Mardi matin, quatre heures, j’me réveille comme une fleur… Bon, presque. Il était quatre heures moins dix, et la fleur avait eu deux heures de sommeil maximum donc je faisais un peu « zombie ». Quatre heures et demie, je pars de Mulhouse avec ma mère et mon frère, nous roulons de nuit (d’aube ?) vers Strasbourg où je dois prendre le TGV.
Nous roulons d'aube.
Mais.
Je
ne sais pas ce qui s’est passé dans le calcul des horaires, toujours est-il que
j’ai failli le rater, ce TGV ! Je l’ai eu (tout juste) et à six heures
tapantes, me voilà partie pour Paris – Charles de Gaulle. Au moment où mon
train partait, mon frère a levé les bras : « Je vous ai
compris ! »
Huit
heures et demie, je suis à l’aéroport Charles de Gaulle, et je vous ai compris.
Je m’extirpe du train, je suis les moutons, je trouve la navette vers le
terminal 1, aucun problème, easy as f*ck.
C'est quand même grand...
Mais j'aime leurs pubs.
Et
là, l’attente. Assez longue puisque j’avais dans les trois heures d’avance, il
vaut mieux être sûr. Alors je poireaute dans le hall, en lisant (en suédois
bien sûr, histoire de se mettre dans le bain), je vais m’enregistrer au guichet
de SAS, je reçois mes cartes d’embarquement, et là, je me sentais BIEN. Je suis
allée attendre en salle d’embarquement, de plus en plus nerveuse, pour me
rendre compte que mon avion a du retard. Non non, pas cinq minutes de retard,
pas un quart d’heure, une heure.
Finalement,
il décolle, cet avion. Oh les beaux nuages ! Oh, l’Allemagne ! Oh, le
Danemark ! Ooooooh la Suède !! Oh la belle sieste jusqu’à Stockholm.

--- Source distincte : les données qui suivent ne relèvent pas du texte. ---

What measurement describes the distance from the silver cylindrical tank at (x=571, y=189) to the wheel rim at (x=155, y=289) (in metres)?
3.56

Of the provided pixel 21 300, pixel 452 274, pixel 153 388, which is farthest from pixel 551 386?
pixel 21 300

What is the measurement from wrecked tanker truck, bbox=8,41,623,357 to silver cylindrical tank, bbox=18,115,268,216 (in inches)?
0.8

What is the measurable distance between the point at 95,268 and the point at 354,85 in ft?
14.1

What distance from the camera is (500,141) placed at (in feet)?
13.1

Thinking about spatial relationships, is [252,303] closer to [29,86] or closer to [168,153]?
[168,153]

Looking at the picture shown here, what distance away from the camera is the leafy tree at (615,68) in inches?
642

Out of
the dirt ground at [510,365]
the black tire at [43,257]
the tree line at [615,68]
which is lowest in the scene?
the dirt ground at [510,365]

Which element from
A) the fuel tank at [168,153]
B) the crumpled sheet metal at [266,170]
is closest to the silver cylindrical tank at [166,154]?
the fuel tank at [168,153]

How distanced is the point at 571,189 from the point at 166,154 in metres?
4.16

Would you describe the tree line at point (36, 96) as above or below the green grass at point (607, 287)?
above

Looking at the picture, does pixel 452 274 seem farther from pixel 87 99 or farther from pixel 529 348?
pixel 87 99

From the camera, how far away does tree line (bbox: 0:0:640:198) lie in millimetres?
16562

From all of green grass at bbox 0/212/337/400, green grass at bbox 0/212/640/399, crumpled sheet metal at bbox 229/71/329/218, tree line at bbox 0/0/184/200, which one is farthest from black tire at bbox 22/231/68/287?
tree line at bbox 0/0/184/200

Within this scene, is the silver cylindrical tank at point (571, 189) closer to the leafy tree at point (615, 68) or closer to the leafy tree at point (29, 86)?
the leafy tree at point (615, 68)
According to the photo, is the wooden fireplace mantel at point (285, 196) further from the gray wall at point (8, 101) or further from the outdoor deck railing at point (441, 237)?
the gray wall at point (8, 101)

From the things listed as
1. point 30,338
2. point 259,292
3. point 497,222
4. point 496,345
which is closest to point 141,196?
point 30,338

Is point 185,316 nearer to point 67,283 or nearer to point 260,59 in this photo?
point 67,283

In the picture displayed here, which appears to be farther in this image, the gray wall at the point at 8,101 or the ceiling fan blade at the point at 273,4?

Je ne peux pas rester éveillée dans un avion, moi. Pas possible.
Atterrissage
à Stockholm, Arlanda, je sors de l’avion, je cherche le terminal 4, et je
réalise l’impossible : se perdre à l’aéroport d’Arlanda. D’un coup, je me
retrouve je ne sais où, sans aucun panneau indiquant le terminal 4. Je tourne
en rond une minute, puis je demande mon chemin à un type qui était là. Il me
salue en suédois, je bafouille, il me parle anglais, je réponds sans problème.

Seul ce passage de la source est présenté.